**Texto para analizar**
Ellos fueron los primeros en crear una
red de carreteras (o vías, como se llamaban en dichas épocas), que permitían,
amén de la comunicación entre su capital, Roma, y el resto de ciudades
importantes, un rápido desplazamiento de sus ejércitos hasta los puntos conflictivos,
además de permitir un trasiego constante y fluido de personas y mercancías. En
aquella época, tan antigua, ya se dotaba a dichas vías de varias capas de
firmes, colocando en la base materiales menos resistentes pero más flexibles y
terminando con una capa muy resistente y duradera formada por losas de piedra.
Además, protegían la obra con cunetas laterales, para permitir la evacuación y
conducción de las aguas de lluvia en las zonas donde dichas vías transcurrían
bajo el nivel natural del terreno.
Fue tan exitosa dicha construcción que,
durante cientos de años, ya desaparecido el imperio, dichas vías fueron la base
de la comunicación entre distintos pueblos de Europa, hasta que desaparecieron
por falta de mantenimiento y por su natural deterioro.

**Qué hacer**
• A. Enumera las tres cosas que, según el texto sobre las vías romanas, permitía la red de carreteras.
• B. Reproduce del texto sobre las vías romanas el fragmento que va desde "Fue tan exitosa" hasta "su natural deterioro.".
• C. Resume en forma de lista el párrafo del texto sobre las vías romanas que empieza con "Ellos fueron los primeros", sin perder sus datos principales.
El listado no tiene ningún papel en esto.

**Extractos de datos**
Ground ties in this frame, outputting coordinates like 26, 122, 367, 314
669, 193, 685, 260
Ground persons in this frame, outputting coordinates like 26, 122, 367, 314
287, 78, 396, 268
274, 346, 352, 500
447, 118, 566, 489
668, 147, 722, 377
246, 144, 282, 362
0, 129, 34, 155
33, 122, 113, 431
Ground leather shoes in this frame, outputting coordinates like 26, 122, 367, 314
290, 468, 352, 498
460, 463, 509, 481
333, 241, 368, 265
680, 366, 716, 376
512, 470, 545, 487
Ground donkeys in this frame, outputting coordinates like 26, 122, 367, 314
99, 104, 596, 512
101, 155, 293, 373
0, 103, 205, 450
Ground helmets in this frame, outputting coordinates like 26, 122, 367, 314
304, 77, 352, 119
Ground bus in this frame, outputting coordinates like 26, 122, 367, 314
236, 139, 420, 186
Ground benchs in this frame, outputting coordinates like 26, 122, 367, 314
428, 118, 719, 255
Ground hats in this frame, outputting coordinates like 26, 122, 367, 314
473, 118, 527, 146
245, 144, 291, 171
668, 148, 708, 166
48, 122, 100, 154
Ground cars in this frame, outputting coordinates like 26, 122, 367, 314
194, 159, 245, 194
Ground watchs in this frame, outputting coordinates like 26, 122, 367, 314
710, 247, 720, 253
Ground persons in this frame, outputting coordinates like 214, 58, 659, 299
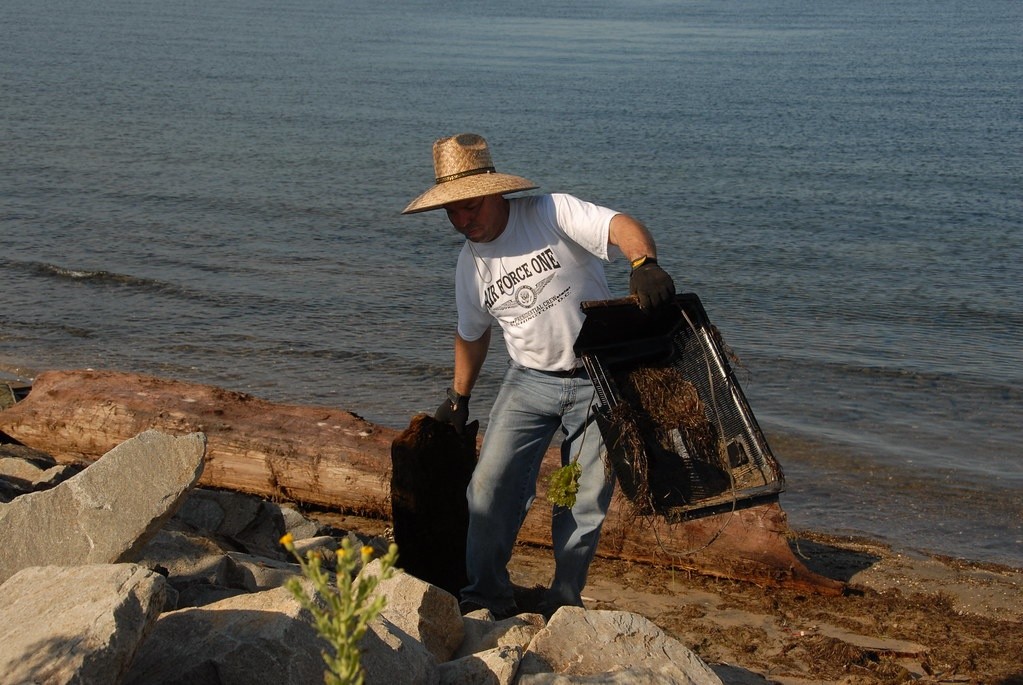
399, 133, 677, 621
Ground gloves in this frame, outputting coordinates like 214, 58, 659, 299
434, 389, 472, 435
630, 254, 677, 312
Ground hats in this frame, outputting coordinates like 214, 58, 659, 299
401, 132, 540, 214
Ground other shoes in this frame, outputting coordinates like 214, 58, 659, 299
460, 600, 519, 620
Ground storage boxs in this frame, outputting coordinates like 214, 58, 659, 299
388, 418, 479, 605
575, 292, 789, 526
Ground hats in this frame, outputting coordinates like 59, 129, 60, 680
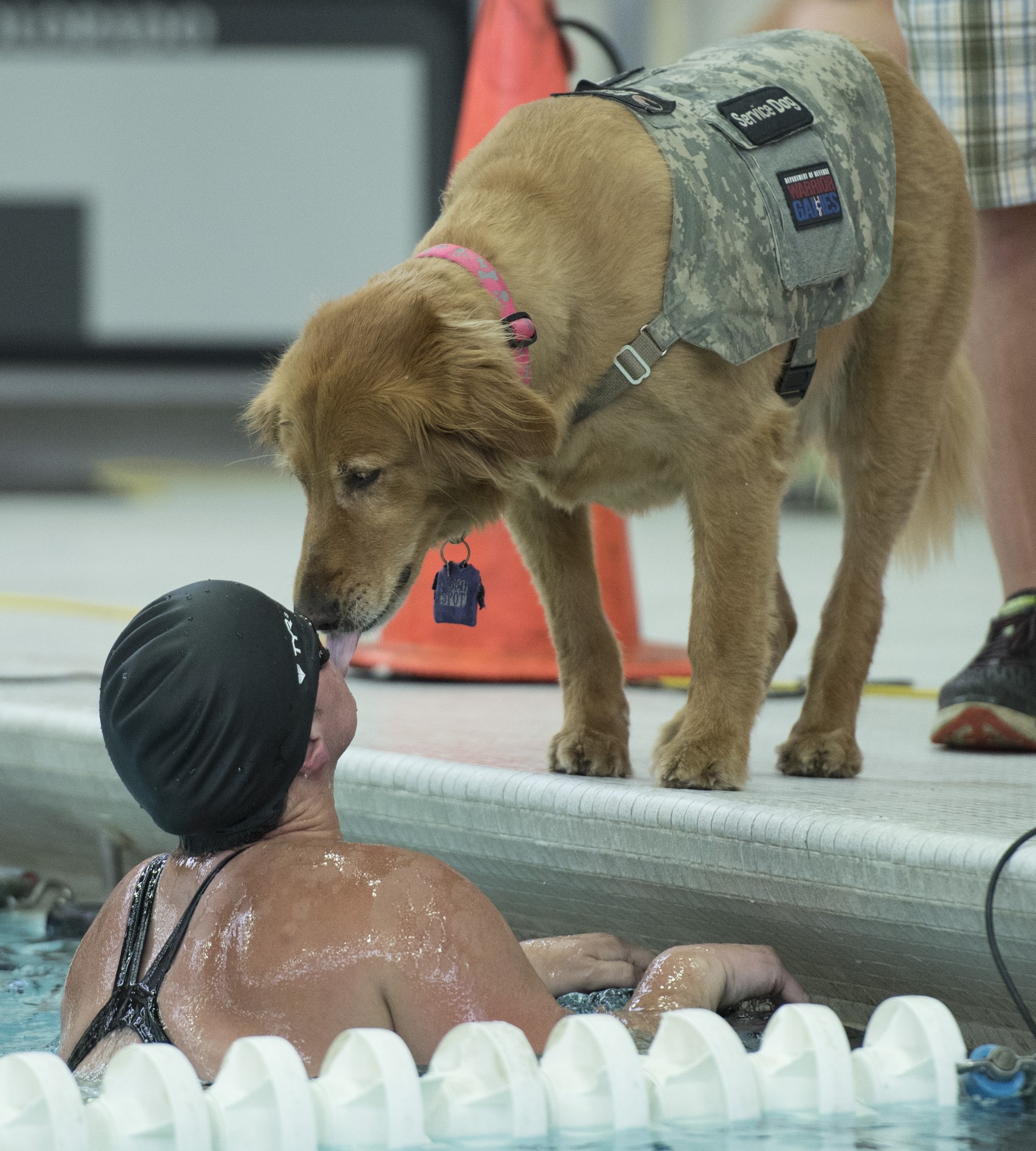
100, 579, 317, 848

**Respuestas por tarea**
• A.
- La comunicación entre la capital, Roma, y el resto de ciudades importantes.
- Un rápido desplazamiento de los ejércitos hasta los puntos conflictivos.
- Un trasiego constante y fluido de personas y mercancías.

• B.
Fue tan exitosa dicha construcción que,
durante cientos de años, ya desaparecido el imperio, dichas vías fueron la base
de la comunicación entre distintos pueblos de Europa, hasta que desaparecieron
por falta de mantenimiento y por su natural deterioro.

• C.
- Fueron los primeros en crear una red de carreteras, llamadas entonces vías.
- Las vías comunicaban Roma con el resto de ciudades importantes.
- Permitían mover con rapidez los ejércitos hasta los puntos conflictivos.
- Facilitaban un trasiego constante y fluido de personas y mercancías.
- Tenían varias capas de firmes: en la base, materiales menos resistentes pero más flexibles; arriba, una capa muy resistente y duradera de losas de piedra.
- Contaban con cunetas laterales para evacuar y conducir el agua de lluvia donde la vía pasaba bajo el nivel natural del terreno.